**Excerpted records**
--------------------------------

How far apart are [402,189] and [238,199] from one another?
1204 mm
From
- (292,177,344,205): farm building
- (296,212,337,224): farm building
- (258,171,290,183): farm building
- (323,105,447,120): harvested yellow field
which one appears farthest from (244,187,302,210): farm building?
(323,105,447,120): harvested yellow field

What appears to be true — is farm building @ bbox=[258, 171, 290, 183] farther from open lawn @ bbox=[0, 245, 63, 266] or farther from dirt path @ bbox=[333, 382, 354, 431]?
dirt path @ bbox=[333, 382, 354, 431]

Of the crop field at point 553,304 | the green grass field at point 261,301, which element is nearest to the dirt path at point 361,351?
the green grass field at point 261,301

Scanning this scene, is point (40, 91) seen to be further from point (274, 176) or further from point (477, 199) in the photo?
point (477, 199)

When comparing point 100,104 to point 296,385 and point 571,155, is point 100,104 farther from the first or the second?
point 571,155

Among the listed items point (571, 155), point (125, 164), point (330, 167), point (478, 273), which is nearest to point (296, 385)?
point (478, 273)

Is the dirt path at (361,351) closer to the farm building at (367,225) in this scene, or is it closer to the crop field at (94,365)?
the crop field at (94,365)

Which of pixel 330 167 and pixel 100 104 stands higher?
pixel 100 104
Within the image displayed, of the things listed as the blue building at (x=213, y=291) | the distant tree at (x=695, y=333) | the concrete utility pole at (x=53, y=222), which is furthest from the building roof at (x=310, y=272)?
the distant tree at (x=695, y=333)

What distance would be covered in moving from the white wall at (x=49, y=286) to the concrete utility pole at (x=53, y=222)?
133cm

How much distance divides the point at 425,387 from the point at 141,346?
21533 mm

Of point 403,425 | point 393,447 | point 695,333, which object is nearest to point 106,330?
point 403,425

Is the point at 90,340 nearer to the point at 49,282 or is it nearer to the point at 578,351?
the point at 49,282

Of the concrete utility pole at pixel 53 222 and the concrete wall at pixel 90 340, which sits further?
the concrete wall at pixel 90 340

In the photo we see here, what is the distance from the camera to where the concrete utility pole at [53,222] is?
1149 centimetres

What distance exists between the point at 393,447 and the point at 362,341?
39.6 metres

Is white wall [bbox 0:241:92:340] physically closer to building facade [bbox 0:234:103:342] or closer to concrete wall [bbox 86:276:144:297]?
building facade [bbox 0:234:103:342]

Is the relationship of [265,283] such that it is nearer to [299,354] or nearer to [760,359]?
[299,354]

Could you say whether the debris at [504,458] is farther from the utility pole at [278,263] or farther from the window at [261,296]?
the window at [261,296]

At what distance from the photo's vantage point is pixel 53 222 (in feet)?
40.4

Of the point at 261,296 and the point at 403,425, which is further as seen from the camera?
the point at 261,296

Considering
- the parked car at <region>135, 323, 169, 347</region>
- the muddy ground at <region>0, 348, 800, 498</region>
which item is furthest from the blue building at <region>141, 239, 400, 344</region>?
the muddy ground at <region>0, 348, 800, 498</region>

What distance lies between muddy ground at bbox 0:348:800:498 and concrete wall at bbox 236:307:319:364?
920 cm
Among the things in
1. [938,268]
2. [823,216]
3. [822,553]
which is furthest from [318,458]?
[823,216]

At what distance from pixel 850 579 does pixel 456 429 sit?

--------------------------------

**Work required**
Print all of the material above again, line for line, without changing anything.

**Correct output**
How far apart are [402,189] and [238,199] from one another?
1204 mm
From
- (292,177,344,205): farm building
- (296,212,337,224): farm building
- (258,171,290,183): farm building
- (323,105,447,120): harvested yellow field
which one appears farthest from (244,187,302,210): farm building?
(323,105,447,120): harvested yellow field

What appears to be true — is farm building @ bbox=[258, 171, 290, 183] farther from open lawn @ bbox=[0, 245, 63, 266] or farther from dirt path @ bbox=[333, 382, 354, 431]?
dirt path @ bbox=[333, 382, 354, 431]

Of the crop field at point 553,304 | the green grass field at point 261,301, which element is nearest to the dirt path at point 361,351?
the green grass field at point 261,301

Scanning this scene, is point (40, 91) seen to be further from point (274, 176) or further from point (477, 199) in the photo?
point (477, 199)

When comparing point 100,104 to point 296,385 and point 571,155, is point 100,104 farther from the first or the second?
point 571,155

Among the listed items point (571, 155), point (125, 164), point (330, 167), point (478, 273), which is nearest to point (296, 385)?
point (478, 273)

Is the dirt path at (361,351) closer to the farm building at (367,225) in this scene, or is it closer to the crop field at (94,365)?
the crop field at (94,365)

Which of pixel 330 167 and pixel 100 104 stands higher?
pixel 100 104
Within the image displayed, of the things listed as the blue building at (x=213, y=291) | the distant tree at (x=695, y=333) | the concrete utility pole at (x=53, y=222), which is furthest from the building roof at (x=310, y=272)?
the distant tree at (x=695, y=333)

What distance would be covered in moving from the white wall at (x=49, y=286) to the concrete utility pole at (x=53, y=222)?
133cm

How much distance divides the point at 425,387 from the point at 141,346?
21533 mm

Of point 403,425 | point 393,447 | point 695,333, which object is nearest to point 106,330?
point 403,425

Is the point at 90,340 nearer to the point at 49,282 or is it nearer to the point at 578,351?
the point at 49,282

Of the concrete utility pole at pixel 53 222 and the concrete wall at pixel 90 340, which sits further?
the concrete wall at pixel 90 340

In the photo we see here, what is the distance from the camera to where the concrete utility pole at [53,222] is?
1149 centimetres

What distance exists between the point at 393,447 and the point at 362,341?
39.6 metres

Is white wall [bbox 0:241:92:340] physically closer to building facade [bbox 0:234:103:342] or closer to concrete wall [bbox 86:276:144:297]?
building facade [bbox 0:234:103:342]

Is the relationship of [265,283] such that it is nearer to [299,354] or nearer to [760,359]?
[299,354]

Could you say whether the debris at [504,458] is farther from the utility pole at [278,263] or farther from the window at [261,296]?
the window at [261,296]

At what distance from the photo's vantage point is pixel 53 222 (in feet)?
40.4

Of the point at 261,296 and the point at 403,425, which is further as seen from the camera?
the point at 261,296

Considering
- the parked car at <region>135, 323, 169, 347</region>
- the muddy ground at <region>0, 348, 800, 498</region>
which item is furthest from the blue building at <region>141, 239, 400, 344</region>?
the muddy ground at <region>0, 348, 800, 498</region>

What distance lies between muddy ground at bbox 0:348:800:498 and concrete wall at bbox 236:307:319:364?
920 cm
Among the things in
1. [938,268]
2. [823,216]
3. [822,553]
which is furthest from [318,458]?
[823,216]

At what distance from pixel 850 579 does pixel 456 429 sit?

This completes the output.